**Goal:** Transcribe the tail of the listing: start at the line containing "Which of point" and stop after the last line, keeping every character as is and adding nothing.

Dataset rows
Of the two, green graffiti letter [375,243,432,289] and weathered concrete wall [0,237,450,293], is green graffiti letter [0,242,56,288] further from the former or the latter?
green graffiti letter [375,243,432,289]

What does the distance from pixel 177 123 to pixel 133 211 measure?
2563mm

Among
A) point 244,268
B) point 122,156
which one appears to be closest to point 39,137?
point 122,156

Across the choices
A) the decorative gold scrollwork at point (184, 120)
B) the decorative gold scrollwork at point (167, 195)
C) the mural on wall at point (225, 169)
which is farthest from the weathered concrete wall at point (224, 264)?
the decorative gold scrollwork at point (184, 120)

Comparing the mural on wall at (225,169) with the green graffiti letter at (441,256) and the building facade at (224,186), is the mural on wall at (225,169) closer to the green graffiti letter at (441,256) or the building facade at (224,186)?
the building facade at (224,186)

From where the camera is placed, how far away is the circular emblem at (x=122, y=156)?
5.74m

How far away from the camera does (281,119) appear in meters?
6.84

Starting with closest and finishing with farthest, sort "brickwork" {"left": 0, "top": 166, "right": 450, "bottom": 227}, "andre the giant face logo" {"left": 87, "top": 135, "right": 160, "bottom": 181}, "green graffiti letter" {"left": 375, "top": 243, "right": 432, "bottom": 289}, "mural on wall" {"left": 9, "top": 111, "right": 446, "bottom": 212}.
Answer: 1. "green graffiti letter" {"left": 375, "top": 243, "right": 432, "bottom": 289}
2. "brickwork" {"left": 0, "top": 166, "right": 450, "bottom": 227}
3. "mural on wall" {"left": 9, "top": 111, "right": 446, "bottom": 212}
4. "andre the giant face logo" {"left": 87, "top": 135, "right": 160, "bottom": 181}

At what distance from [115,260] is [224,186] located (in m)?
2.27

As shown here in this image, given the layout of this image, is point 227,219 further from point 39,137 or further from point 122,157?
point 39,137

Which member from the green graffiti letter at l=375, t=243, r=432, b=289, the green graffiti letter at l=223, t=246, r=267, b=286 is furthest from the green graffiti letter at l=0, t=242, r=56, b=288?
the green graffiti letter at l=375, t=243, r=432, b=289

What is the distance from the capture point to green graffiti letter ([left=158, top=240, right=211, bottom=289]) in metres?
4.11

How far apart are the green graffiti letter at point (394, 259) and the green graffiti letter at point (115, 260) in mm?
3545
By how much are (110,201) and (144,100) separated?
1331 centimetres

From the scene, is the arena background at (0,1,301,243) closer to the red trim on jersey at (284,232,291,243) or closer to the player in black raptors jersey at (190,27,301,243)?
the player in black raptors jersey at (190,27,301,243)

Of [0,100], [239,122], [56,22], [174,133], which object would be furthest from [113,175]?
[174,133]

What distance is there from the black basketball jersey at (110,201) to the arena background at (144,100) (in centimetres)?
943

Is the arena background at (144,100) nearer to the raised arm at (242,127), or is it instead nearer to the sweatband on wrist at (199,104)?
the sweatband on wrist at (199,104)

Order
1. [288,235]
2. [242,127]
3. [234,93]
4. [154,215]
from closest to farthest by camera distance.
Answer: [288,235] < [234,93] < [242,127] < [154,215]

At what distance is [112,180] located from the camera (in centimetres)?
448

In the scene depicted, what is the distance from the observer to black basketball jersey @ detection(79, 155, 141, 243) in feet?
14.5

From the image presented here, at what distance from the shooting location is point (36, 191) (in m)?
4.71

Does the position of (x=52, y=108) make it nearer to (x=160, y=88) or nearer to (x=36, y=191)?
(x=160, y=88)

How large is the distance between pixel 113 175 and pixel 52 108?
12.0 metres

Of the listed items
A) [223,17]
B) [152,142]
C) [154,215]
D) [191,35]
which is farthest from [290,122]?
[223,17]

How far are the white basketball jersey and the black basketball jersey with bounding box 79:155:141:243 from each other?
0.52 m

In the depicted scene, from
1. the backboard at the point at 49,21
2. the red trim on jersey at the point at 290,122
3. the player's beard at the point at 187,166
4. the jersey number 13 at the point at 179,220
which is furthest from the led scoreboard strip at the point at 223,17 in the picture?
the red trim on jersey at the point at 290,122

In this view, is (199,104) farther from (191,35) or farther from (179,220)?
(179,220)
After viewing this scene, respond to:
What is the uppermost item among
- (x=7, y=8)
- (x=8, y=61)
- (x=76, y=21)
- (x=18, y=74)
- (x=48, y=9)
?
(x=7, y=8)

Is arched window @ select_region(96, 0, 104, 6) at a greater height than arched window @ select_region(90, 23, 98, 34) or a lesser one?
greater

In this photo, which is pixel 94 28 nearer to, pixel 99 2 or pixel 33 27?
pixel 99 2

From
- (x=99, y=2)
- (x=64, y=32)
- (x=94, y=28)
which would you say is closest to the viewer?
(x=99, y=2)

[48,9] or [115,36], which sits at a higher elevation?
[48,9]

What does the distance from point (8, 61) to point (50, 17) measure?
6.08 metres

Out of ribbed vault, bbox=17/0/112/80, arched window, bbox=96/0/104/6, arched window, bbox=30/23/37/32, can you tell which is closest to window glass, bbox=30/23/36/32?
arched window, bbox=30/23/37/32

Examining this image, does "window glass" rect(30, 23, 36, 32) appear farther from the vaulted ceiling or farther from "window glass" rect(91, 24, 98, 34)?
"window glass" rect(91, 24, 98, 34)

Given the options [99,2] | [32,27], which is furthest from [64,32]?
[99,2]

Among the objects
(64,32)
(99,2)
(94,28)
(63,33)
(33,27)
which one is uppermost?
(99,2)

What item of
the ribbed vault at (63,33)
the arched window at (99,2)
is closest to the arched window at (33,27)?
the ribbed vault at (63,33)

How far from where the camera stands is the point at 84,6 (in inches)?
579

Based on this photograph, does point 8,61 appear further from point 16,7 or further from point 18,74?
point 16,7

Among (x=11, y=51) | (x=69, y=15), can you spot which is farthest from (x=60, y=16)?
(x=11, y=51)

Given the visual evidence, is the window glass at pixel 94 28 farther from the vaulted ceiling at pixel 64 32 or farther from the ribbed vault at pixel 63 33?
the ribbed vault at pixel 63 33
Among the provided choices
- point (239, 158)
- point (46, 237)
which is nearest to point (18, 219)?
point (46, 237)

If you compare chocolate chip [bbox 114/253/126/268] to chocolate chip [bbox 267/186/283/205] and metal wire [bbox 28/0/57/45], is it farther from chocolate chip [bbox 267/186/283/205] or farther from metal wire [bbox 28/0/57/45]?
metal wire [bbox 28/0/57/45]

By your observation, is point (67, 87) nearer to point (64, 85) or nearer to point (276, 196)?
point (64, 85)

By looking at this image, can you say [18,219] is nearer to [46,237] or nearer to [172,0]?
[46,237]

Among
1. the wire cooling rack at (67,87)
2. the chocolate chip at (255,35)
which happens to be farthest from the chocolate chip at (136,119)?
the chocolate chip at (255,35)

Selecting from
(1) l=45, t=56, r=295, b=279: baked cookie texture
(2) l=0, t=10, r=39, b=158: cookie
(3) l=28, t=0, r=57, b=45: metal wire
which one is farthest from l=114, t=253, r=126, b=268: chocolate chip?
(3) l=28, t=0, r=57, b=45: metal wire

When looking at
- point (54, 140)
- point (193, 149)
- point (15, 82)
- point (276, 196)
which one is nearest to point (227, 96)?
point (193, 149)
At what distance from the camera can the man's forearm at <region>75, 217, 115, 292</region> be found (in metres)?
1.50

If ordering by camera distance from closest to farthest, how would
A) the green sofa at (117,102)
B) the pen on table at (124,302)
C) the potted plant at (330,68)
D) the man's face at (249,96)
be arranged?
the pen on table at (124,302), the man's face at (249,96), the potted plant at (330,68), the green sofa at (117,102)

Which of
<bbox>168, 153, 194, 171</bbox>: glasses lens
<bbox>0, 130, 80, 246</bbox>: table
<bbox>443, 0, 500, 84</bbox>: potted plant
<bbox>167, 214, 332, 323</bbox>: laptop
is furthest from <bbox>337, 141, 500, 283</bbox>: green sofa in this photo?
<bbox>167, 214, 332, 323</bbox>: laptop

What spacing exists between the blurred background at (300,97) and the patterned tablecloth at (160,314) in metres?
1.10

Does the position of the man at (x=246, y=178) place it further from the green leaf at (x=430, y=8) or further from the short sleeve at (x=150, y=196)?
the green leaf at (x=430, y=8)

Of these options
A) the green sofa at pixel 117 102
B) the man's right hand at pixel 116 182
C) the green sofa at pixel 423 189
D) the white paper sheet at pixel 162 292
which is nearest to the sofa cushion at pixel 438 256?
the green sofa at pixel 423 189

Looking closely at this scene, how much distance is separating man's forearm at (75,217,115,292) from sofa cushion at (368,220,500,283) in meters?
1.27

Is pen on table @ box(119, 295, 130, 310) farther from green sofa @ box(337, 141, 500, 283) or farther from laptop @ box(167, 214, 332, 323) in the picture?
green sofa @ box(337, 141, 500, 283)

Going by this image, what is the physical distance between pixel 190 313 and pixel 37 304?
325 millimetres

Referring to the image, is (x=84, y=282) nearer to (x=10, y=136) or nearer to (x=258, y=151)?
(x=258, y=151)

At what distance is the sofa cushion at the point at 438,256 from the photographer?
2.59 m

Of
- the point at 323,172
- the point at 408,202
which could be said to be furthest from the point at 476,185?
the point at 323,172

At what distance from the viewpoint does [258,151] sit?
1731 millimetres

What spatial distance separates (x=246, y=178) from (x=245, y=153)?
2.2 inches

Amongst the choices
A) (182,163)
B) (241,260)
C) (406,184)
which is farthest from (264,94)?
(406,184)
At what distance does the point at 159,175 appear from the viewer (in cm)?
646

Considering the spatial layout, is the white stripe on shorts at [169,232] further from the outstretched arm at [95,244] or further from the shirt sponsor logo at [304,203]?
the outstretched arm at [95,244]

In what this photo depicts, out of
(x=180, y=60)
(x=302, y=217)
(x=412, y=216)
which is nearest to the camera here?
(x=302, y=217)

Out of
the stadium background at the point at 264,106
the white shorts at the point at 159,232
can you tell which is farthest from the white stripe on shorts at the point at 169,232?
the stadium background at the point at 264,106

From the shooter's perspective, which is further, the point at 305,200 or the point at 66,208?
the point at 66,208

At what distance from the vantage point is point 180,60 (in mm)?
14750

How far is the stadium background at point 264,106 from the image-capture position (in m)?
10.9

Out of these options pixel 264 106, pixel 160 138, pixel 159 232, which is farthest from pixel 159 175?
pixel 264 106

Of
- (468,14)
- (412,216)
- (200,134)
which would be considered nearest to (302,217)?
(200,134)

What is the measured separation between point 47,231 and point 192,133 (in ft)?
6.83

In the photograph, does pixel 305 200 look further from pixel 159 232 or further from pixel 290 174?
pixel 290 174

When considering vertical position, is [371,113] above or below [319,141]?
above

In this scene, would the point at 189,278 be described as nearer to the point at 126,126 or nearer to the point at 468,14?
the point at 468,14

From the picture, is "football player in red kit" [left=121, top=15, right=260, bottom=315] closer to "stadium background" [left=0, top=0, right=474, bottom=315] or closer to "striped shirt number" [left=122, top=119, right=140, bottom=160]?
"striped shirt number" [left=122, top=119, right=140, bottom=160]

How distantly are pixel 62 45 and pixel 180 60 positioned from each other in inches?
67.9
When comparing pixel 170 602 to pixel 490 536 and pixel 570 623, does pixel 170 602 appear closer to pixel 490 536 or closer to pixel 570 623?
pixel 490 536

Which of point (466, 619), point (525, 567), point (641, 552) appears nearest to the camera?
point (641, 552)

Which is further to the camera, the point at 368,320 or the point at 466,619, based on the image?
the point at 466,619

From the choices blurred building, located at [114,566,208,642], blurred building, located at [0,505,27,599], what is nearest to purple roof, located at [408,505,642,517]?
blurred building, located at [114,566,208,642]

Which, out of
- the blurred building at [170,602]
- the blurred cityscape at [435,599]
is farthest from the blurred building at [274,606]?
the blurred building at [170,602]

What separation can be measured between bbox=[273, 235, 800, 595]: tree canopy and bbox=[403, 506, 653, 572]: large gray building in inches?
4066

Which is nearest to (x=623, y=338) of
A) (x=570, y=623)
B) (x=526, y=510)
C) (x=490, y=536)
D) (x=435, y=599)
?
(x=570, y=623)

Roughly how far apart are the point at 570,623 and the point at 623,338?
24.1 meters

**Reply to the exercise:**
Which of point (466, 619), point (525, 567), point (641, 552) appears nearest to the camera?
point (641, 552)

Which is further to the camera, the point at 368,320 or the point at 466,619, based on the image?
the point at 466,619

From the choices blurred building, located at [114,566,208,642], blurred building, located at [0,505,27,599], what is nearest to purple roof, located at [408,505,642,517]?
blurred building, located at [114,566,208,642]

Which, out of
- the blurred building at [170,602]
- the blurred cityscape at [435,599]
is farthest from the blurred building at [274,606]?
the blurred building at [170,602]

What separation can be measured between bbox=[273, 235, 800, 595]: tree canopy and bbox=[403, 506, 653, 572]: large gray building in inches?
4066

Which is nearest to (x=623, y=338) of
A) (x=570, y=623)
B) (x=526, y=510)
C) (x=490, y=536)
D) (x=435, y=599)
?
(x=570, y=623)

Roughly how far apart are the point at 570,623 and the point at 623,338?
24.1 meters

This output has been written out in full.